Genius Wong, Executive Vice President, Core and Next-Gen Connectivity Services, and Chief Technology Officer at Tata Communications, also shared that the investments combine short-term capacity enhancement with longer-term network planning.
“As global demand for digital and AI-driven services continues to accelerate, these investments reinforce our commitment to building future-ready digital infrastructure at scale,” Wong said. “By combining subsea capacity enhancement with both short term and long-term strategic investments, we are strengthening the reliability, scalability and performance of connectivity solutions for our customers across one of the world’s busiest digital corridors. These enhancements align with Tata Communications’ long-term strategy to expand its global subsea network footprint, provide business outcome solutions to customers and reinforce India’s position as a Digital Hub.”
Terrestrial fibre links extend access to Indian data centres
The new subsea systems will connect into Tata Communications’ terrestrial fibre network in India, extending onward connectivity to more than 100 data centres across the country.
The company said this combination of subsea and terrestrial infrastructure will support its IZO connectivity services, including IZO DC Dynamic Connectivity and IZO Multi-cloud connectivity. These services are designed to help customers activate and integrate network capacity into their own environments on demand.
Tata Communications also said the expanded network will support self-healing, always-on and self-provisioning capabilities across data centre and cloud ecosystems. Those capabilities are aimed at enterprises that need to connect workloads across data centres and cloud platforms without relying on manual provisioning for every change.
Investment builds on TGN IA2 integration
The latest investment follows Tata Communications’ 2025 integration of TGN IA2, or Tata Global Network Intra-Asia 2, a submarine cable that the company said improved latency, redundancy and network diversity through interconnection with TGN IA.

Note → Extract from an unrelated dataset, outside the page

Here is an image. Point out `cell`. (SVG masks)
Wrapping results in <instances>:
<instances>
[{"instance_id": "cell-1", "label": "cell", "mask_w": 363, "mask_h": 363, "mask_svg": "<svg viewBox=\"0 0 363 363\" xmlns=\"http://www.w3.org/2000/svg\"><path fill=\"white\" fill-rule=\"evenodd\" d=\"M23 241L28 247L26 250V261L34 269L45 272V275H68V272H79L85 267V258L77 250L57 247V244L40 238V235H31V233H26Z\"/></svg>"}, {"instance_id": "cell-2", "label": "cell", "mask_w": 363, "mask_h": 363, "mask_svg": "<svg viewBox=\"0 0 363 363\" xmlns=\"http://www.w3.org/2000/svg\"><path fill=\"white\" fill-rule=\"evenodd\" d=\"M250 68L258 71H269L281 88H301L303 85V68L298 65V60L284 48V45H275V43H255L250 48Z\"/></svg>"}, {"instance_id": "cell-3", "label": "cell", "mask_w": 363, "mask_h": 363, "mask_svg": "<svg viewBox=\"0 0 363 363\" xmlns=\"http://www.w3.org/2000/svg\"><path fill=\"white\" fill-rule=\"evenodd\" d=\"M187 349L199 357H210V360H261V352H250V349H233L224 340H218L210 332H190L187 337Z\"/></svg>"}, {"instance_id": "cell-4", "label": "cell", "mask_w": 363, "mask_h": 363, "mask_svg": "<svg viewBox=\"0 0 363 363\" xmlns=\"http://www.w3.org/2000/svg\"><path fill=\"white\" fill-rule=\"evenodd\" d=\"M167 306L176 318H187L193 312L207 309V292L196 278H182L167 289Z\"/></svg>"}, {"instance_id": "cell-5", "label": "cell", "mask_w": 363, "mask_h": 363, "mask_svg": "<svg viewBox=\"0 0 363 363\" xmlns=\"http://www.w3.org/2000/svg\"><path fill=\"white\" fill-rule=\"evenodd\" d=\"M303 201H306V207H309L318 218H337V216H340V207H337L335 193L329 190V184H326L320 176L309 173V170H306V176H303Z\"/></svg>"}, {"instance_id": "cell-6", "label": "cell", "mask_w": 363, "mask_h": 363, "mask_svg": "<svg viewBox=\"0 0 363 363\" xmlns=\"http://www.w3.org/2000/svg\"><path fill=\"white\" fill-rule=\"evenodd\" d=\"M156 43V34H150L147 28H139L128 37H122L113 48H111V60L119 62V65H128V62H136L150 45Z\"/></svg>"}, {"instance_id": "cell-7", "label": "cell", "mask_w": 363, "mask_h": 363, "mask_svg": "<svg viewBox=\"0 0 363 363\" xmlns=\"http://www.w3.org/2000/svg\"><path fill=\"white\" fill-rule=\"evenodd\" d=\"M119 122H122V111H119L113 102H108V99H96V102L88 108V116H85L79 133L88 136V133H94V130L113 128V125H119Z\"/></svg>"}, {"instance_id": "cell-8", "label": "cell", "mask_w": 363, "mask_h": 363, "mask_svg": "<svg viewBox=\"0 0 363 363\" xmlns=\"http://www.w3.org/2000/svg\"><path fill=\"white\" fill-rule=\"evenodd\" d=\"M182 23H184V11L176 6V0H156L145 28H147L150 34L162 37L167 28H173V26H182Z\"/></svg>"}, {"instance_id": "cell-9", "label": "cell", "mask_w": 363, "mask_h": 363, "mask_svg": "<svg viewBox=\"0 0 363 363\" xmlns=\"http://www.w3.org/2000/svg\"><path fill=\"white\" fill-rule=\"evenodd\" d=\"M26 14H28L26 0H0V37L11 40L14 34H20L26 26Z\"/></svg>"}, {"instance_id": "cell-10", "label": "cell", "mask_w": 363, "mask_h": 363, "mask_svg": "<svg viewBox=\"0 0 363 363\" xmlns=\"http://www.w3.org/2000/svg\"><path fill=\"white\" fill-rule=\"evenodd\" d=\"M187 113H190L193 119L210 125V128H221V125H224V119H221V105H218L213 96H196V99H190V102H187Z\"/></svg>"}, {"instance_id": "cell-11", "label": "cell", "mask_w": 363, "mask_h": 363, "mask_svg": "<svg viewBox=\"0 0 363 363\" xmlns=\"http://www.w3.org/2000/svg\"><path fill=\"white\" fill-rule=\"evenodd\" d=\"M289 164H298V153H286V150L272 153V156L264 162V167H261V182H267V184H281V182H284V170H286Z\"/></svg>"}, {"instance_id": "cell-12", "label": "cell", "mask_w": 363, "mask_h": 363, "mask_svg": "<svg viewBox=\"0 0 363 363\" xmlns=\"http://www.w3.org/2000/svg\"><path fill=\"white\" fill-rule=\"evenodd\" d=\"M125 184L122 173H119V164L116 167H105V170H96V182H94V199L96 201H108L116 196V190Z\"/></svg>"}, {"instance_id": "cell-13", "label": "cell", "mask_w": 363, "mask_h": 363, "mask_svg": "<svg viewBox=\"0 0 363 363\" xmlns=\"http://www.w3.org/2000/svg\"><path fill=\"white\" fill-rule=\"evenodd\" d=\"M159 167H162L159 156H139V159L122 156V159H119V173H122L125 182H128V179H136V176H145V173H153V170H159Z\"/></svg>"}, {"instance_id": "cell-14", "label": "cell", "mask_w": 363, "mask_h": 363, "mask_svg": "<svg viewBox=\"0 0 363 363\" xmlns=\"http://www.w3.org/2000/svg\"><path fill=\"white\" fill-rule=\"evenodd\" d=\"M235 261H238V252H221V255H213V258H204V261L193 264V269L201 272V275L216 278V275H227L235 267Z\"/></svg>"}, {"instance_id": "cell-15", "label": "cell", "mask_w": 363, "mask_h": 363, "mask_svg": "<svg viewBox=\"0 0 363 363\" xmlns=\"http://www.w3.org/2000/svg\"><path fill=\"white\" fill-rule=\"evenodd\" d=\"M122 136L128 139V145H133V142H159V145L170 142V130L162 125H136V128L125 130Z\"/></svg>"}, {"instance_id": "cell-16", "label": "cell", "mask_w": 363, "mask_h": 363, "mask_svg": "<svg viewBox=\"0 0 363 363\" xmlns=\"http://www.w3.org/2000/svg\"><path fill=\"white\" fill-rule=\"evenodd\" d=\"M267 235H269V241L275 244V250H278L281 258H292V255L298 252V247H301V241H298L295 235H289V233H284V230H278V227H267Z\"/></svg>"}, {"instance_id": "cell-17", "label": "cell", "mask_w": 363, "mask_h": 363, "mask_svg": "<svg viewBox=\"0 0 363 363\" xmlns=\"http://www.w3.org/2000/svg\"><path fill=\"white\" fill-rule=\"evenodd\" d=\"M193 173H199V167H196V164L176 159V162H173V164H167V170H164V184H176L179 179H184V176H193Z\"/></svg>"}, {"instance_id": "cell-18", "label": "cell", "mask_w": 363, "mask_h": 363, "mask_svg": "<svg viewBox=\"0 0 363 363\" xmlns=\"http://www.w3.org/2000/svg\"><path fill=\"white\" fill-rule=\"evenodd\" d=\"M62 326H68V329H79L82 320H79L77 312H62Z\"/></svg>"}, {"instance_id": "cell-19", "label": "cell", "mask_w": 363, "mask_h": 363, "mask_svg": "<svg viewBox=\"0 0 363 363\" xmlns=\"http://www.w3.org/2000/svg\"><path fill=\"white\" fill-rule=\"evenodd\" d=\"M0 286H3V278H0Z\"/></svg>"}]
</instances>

Tata Communications Network Fabric spans more than 500,000 km of subsea optical fibre and 200,000 km of terrestrial fibre. The company describes this network as the backbone of its connectivity portfolio, supporting enterprise and cloud traffic across its global infrastructure.
With the Chennai-Singapore system expected to be ready for service only in Q4 2029, the impact of the new route will depend on delivery timelines and how the added capacity is integrated into Tata Communications’ broader network.